Setzen Sie das nachstehende Plenarprotokoll zu den Schadensersatzansprüchen gegen die Credit Suisse First Boston AG im Anschluss an dessen letzten Satz fort.

## Dokumentabschnitt
━━━━━━━━━━

Ich rufe Tagesordnungspunkt 7 auf:

Unterrichtung des Landtages Brandenburg über Schadensersatzansprüche und Schadensersatzforderungen der Gesellschafter der BBF gegen die Credit Suisse First Boston AG

Antrag der Fraktion der PDS

Drucksache 3/2541

Ich eröffne die Aussprache zu diesem Tagesordnungspunkt mit dem Beitrag der einreichenden Fraktion. Frau Abgeordnete Tack, Sie haben das Wort.

Herr Präsident! Meine Damen und Herren! Wir kommen noch einmal auf den möglichen Großflughafen BBI in Schönefeld zurück. Die PDS-Fraktion bringt einen Antrag mit dem Ziel ein, dass wir gemeinsam reagieren.

Meine Damen und Herren, die Fakten liegen auf dem Tisch. Die mit Beschluss des Oberlandesgerichtes Brandenburg vom 3. August 1999 aus unserer Sicht gescheiterte Privatisierung der BBF an die Hochtief AG hat das Land Brandenburg mindestens 112,5 Millionen DM gekostet. Dieser Schaden wäre nicht entstanden, wenn das Vergabeverfahren zur Privatisierung der BBF und zur Errichtung des BBI fehlerfrei verlaufen wäre.

Frau Abgeordnete Tack, ich möchte Sie kurz unterbrechen.

Meine Damen und Herren von der SPD, wenn Sie eine Fraktionssitzung abhalten wollen, dann gehen Sie in Ihre Fraktionsräume und machen das bitte nicht hier im Saal!

Frau Abgeordnete Tack, Sie dürfen fortfahren.

Die Mitverantwortung der Gesellschafter der BBF und die persönliche Verantwortung der Landesvertreter in den verschiedenen Aufsichtsgremien der BBF und der PPS für diesen Schaden sind noch zu ermitteln. Sie wissen, dass wir gemeinsam in einem Untersuchungsausschuss daran arbeiten. In diesem Zusammenhang wird immer wieder darauf verwiesen, dass sich die Gesellschafter für das Vergabeverfahren zur Privatisierung der BBF und der Errichtung des BBI der Projektplanungsgesellschaft PPS bedient hätten, die wiederum eine Investmentbank, in diesem Fall die Credit Suisse First Boston AG - CSFB -, und eine Rechtsanwaltskanzlei zur Beratung herangezogen hätten. Die Gesamtsteuerung des Vergabeverfahrens unter Einbeziehung des Rechtsberaters lag angeblich allein bei der CSFB. Aus

diesem Grunde sind in Bezug auf diese Bank einige Fragen zu stellen.

━━━━━━━━━━

## Bereitgestellte Daten
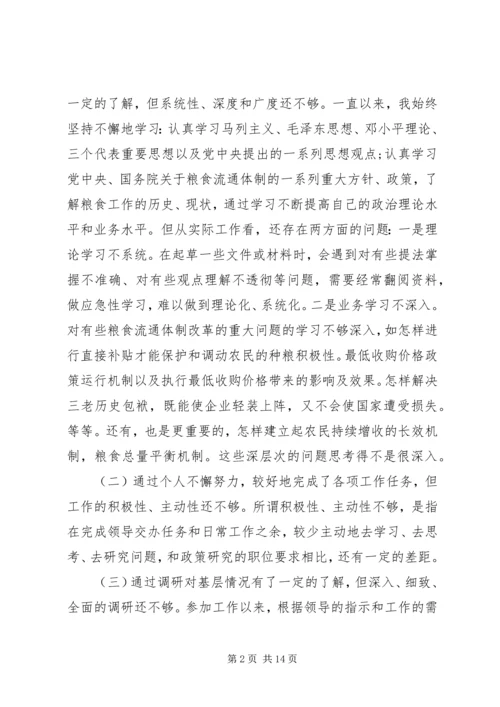 党性修养存在的问题分析.docx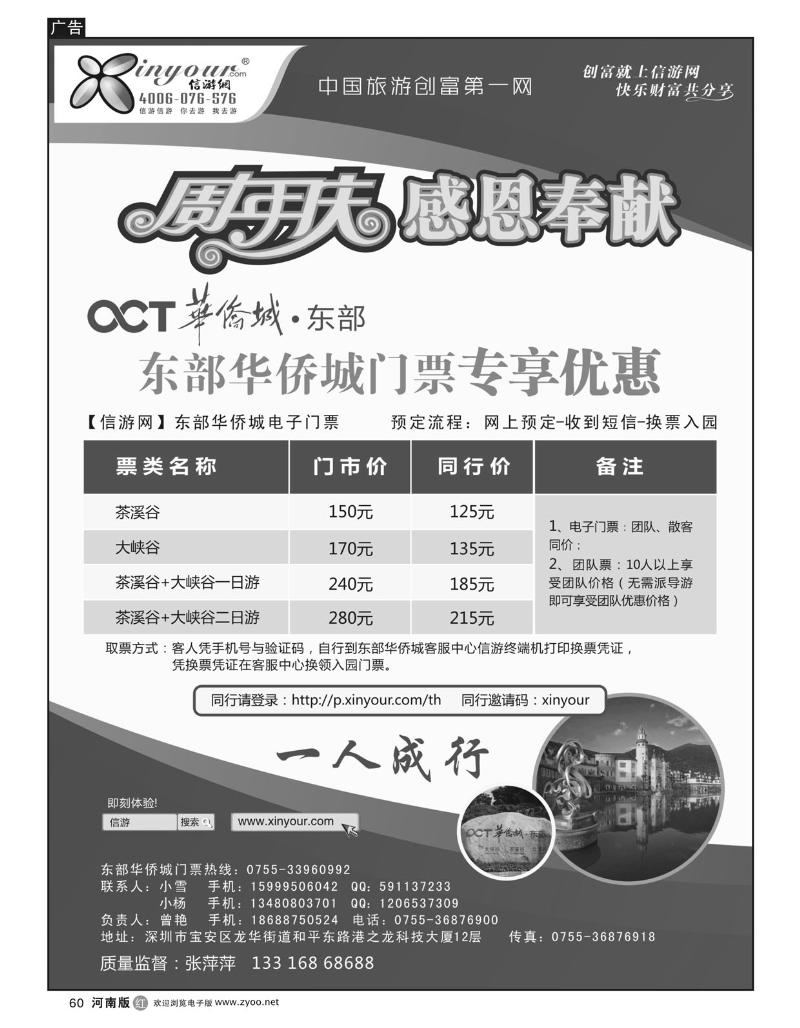 r60东部华侨城门票特惠月-信游网周年庆亲情回馈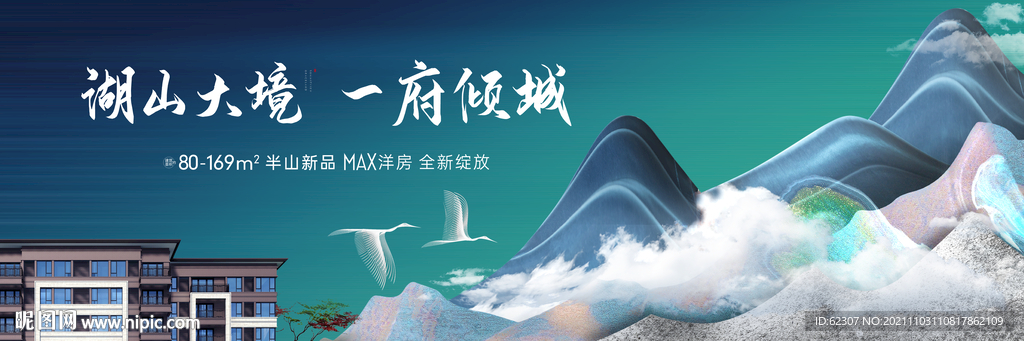 户外 中式 别墅 房地产广告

━━━━━━━━━━

## Endgültige Antwort
Das Oberlandesgericht hat am 03.08.1999 vier Fehler bei der Durchführung des Vergabeverfahrens zur Privatisierung der BBF zur Errichtung des Großflughafens BBI von einer solchen Schwere festgestellt, dass eine Aufhebung der Vergabeentscheidung und die Zurückversetzung des Verfahrens erforderlich wurde. Seitdem steht die Frage im Raum, inwieweit diese Fehler auf einer Verletzung vertraglicher Pflichten vonseiten der CSFB und der mit ihr verbundenen Rechtsberater beruhen, welcher Schaden hierdurch entstanden ist und inwieweit dieser entstandene Schaden der CSFB und ihren Beratern zuzurechnen ist.

Ein weiterer Punkt kommt hinzu: das von vornherein unterlassene Aufzeigen der finanziellen und rechtlichen Risiken für ein Vergabeverfahren zur Errichtung des Großflughafens ohne rechtskräftigen Planfeststellungsbeschluss. Wir sind aktuell in einer gleichen Situation, aber ich erinnere an die Situation, die zum Scheitern der Privatisierung der Holding und zur Vorbereitung des Großflughafens geführt hat. Allein die Durchführung des Vergabeverfahrens ohne Planfeststellungsbeschluss hätte schon 1997 dazu führen müssen, dass das Vergabeverfahren überhaupt nicht erst begonnen wird. Es ist deshalb zu begrüßen, dass sich die Gesellschafter der BBF - dazu gehört das Land Brandenburg - im vergangenen Jahr entschlossen haben, ein Rechtsgutachten zur Prüfung von Regressansprüchen und -forderungen gegenüber der CSFB in Auftrag zu geben.

Berechtigte Schadensersatzansprüche sind mindestens aus folgenden Positionen zu ermitteln: Honorare der Berater in Höhe von vermutlich 15 Millionen DM, Gerichtskosten im Vergabenachprüfungsverfahren von ca. 10 Millionen DM, zusätzliche Verfahrenskosten ab dem 4. August 1999 in Höhe von schätzungsweise 10 Millionen DM und zusätzliche Zinsbelastungen aus den Jahren 1999 und 2000 aus den Baufeld-Ost-Krediten, die nach Ablösung der Kredite durch den Privatisierungserlös ab dem 2. Halbjahr 1999 eigentlich bei erfolgreicher Privatisierung nicht mehr erforderlich sein sollten, in Höhe von ca. 30 Millionen DM. Nach unserer Schätzung ergeben diese Positionen einen Gesamtbetrag in Höhe von bis zu 65 Millionen DM.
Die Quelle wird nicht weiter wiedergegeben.